**WORK REQUIRED**
Return the data in full, exactly as it was written.

**RECORDED DATA**
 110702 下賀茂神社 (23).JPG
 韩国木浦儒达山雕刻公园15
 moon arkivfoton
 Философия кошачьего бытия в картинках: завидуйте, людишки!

**ANSWER TO THIS PROBLEM**
 110702 下賀茂神社 (23).JPG
 韩国木浦儒达山雕刻公园15
 moon arkivfoton
 Философия кошачьего бытия в картинках: завидуйте, людишки!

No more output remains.